When must an individual take an HSA distribution to pay or reimburse, on a tax-free basis, qualified medical expenses incurred in the current year?

A HSA owner may defer HSA distributions to later taxable years to pay or reimburse qualified medical expenses incurred in the current year as long as the expenses were incurred after the HSA was established. Similarly, an HSA distribution in the current year can be used to pay or reimburse expenses incurred in any prior year as long as the expenses were incurred after the HSA was established. Thus, there is no time limit on when the distribution must occur. However, to be tax free, he/she must keep records sufficient to later show that the distributions were exclusively to pay or reimburse qualified medical expenses, that the qualified medical expenses have not been previously paid or reimbursed from another source, and that the medical expenses have not been taken as an itemized deduction in any prior taxable year. 

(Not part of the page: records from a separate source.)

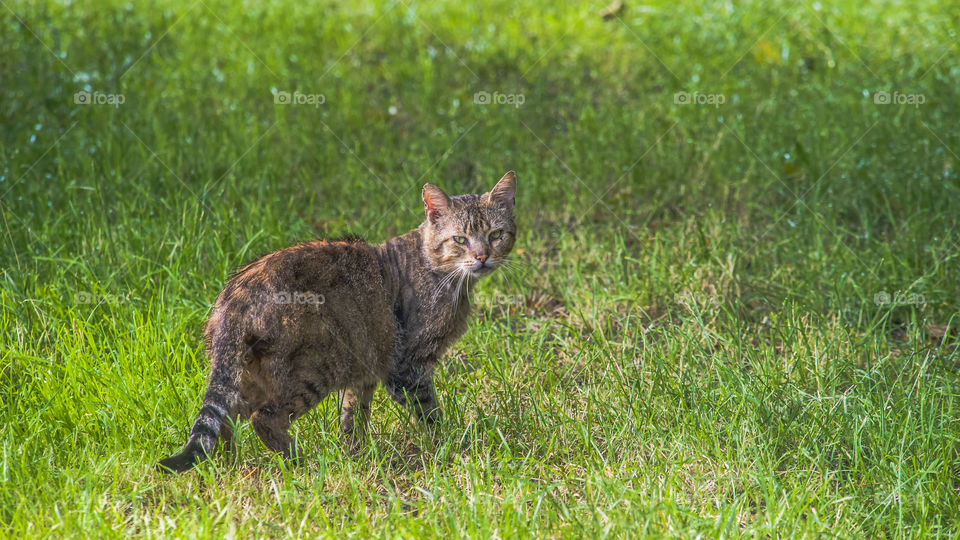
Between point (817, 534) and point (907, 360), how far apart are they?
1.51m

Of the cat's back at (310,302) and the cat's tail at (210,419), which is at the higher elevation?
the cat's back at (310,302)

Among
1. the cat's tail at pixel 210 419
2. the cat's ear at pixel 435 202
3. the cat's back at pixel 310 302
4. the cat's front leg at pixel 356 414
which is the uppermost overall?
the cat's ear at pixel 435 202

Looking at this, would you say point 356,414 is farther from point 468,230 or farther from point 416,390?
point 468,230

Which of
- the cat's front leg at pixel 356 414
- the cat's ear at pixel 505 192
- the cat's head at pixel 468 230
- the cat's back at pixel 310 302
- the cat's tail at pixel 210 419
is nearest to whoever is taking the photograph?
the cat's tail at pixel 210 419

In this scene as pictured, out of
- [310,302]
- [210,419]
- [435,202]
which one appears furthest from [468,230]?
[210,419]

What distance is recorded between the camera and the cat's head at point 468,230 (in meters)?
4.39

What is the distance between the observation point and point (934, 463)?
3.61 metres

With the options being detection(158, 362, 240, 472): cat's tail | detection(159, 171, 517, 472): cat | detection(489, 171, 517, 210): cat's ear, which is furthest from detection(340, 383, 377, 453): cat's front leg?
detection(489, 171, 517, 210): cat's ear

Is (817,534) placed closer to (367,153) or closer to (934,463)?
(934,463)

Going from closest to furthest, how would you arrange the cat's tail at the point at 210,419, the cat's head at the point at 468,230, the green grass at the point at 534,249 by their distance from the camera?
the cat's tail at the point at 210,419 < the green grass at the point at 534,249 < the cat's head at the point at 468,230

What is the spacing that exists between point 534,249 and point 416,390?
78.8 inches

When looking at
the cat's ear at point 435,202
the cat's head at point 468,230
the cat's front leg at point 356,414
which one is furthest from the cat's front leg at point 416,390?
the cat's ear at point 435,202

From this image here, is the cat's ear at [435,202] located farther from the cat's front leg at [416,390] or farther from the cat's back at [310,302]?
the cat's front leg at [416,390]

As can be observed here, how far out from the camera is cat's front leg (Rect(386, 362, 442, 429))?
13.8 feet
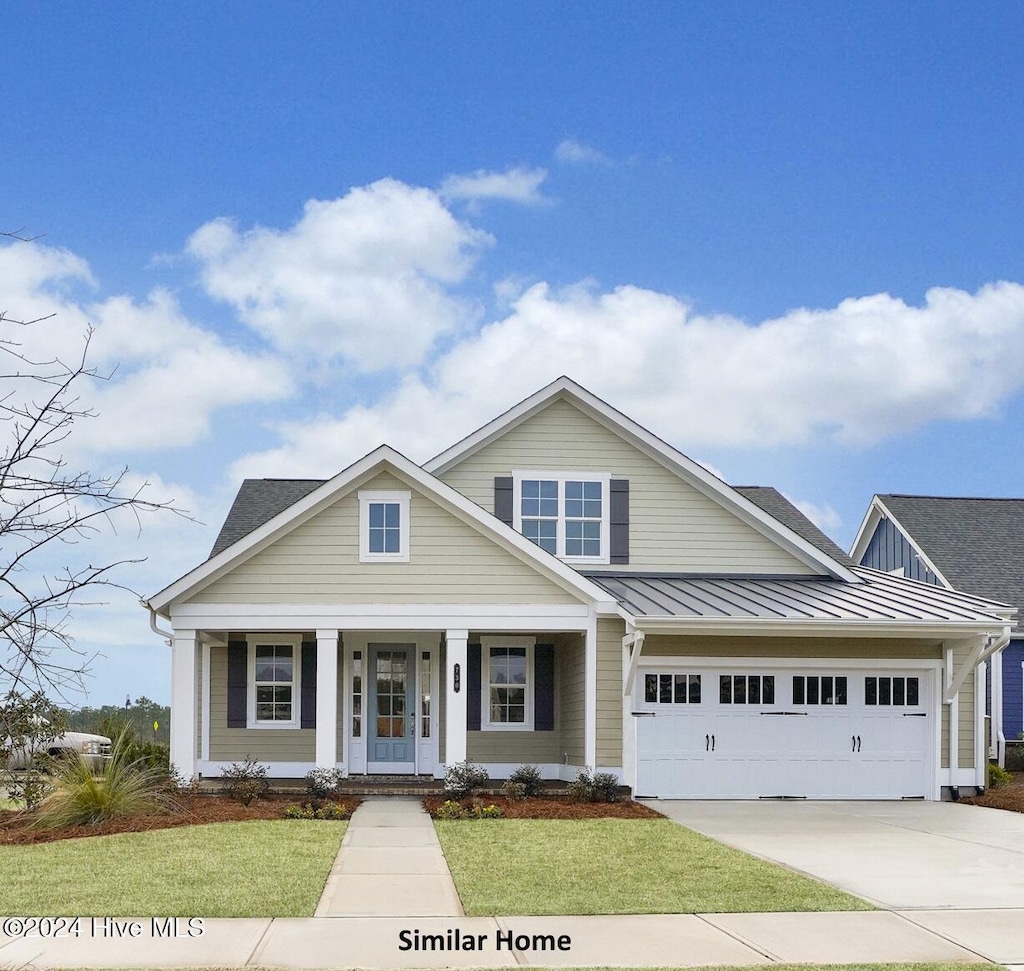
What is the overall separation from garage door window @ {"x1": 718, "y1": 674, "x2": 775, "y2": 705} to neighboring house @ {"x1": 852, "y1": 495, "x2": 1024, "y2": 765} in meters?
9.80

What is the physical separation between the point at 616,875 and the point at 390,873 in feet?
6.92

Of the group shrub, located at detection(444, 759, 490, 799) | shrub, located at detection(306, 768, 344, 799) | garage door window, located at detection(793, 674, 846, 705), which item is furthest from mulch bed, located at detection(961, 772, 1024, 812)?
shrub, located at detection(306, 768, 344, 799)

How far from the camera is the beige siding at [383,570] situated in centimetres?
1977

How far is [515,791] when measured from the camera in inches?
742

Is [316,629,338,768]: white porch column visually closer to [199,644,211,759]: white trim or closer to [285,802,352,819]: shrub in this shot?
[285,802,352,819]: shrub

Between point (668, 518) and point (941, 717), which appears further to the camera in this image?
point (668, 518)

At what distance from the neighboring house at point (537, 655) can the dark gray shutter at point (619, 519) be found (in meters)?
0.07

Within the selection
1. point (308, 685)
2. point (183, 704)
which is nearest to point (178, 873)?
point (183, 704)

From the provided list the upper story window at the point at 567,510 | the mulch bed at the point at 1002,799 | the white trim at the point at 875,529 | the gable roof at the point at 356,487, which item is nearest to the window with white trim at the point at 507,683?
the upper story window at the point at 567,510

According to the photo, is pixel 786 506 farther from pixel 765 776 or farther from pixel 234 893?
pixel 234 893

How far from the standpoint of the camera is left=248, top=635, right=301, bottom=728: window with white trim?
871 inches

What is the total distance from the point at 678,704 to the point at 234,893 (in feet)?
33.8

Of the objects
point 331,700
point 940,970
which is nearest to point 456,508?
point 331,700

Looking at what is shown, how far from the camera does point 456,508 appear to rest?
19812mm
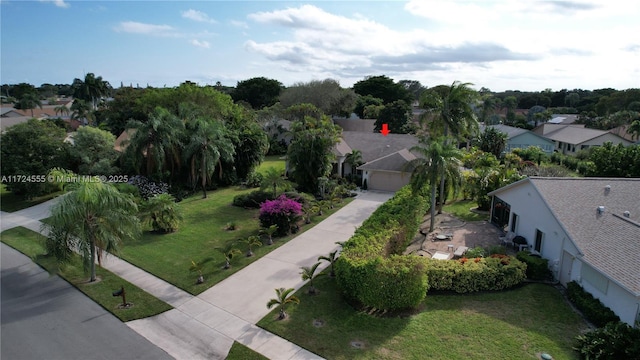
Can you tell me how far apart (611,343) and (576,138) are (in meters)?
51.9

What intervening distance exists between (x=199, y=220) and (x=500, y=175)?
20.4 metres

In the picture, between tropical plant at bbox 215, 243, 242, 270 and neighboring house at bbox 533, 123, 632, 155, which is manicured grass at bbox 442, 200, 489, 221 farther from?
neighboring house at bbox 533, 123, 632, 155

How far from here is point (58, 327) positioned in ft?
43.7

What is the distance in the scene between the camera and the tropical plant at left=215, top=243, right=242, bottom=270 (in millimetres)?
17812

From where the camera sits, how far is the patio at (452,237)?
64.6ft

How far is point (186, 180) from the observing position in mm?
31938

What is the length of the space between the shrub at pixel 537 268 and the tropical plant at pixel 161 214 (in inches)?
743

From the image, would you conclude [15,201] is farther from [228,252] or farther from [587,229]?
[587,229]

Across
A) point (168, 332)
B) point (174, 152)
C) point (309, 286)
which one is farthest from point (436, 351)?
point (174, 152)

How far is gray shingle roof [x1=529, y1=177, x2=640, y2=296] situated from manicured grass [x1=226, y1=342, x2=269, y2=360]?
39.2 feet

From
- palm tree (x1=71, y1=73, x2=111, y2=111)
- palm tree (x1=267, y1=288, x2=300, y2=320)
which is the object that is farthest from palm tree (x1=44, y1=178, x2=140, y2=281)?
palm tree (x1=71, y1=73, x2=111, y2=111)

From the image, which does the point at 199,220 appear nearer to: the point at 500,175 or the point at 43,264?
the point at 43,264

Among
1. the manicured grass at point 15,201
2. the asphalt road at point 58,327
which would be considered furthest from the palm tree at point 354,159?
the manicured grass at point 15,201

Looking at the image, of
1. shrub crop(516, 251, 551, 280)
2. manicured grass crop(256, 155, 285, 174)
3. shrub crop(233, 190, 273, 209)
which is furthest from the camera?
manicured grass crop(256, 155, 285, 174)
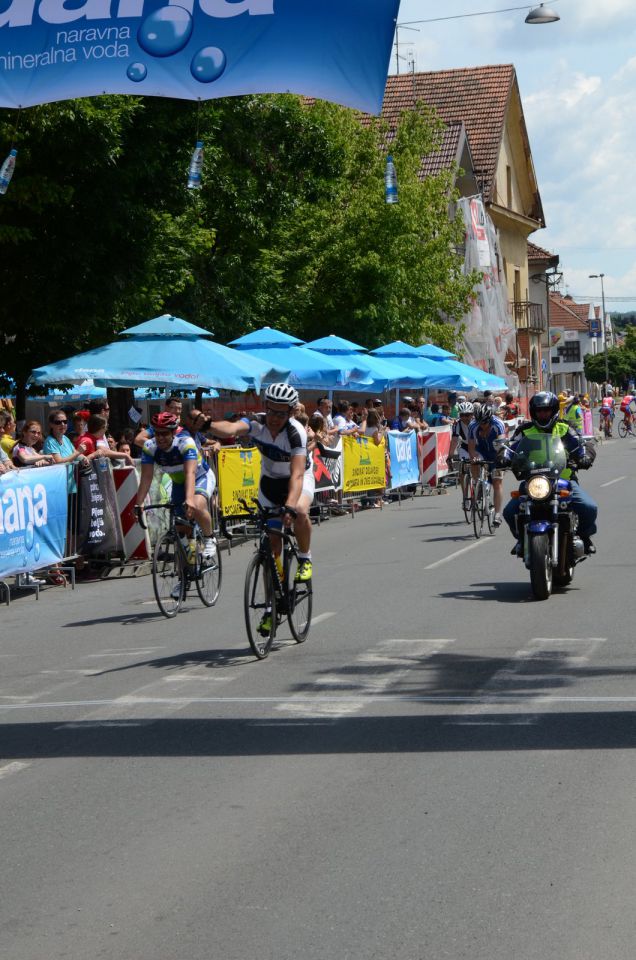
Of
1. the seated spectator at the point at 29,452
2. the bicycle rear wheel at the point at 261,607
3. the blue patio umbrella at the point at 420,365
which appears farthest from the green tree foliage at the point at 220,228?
the bicycle rear wheel at the point at 261,607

Example: An eligible individual contributes $1,000 to an HSA in 2006. On December 1, 2006, the individual incurs a $1,500 qualified medical expense and has an HSA balance of $1,025. On January 3, 2007, the individual contributes another $1,000 to the HSA, bringing the balance to $2,025. In June, 2007, the individual takes a $1,500 HSA distribution to reimburse him for the $1,500 medical expense incurred in 2006. If the individual can show that the $1,500 HSA distribution in 2007 is reimbursement for a qualified medical expense that has not been previously paid or otherwise reimbursed, and has not been taken as an itemized deduction, the distribution is tax free.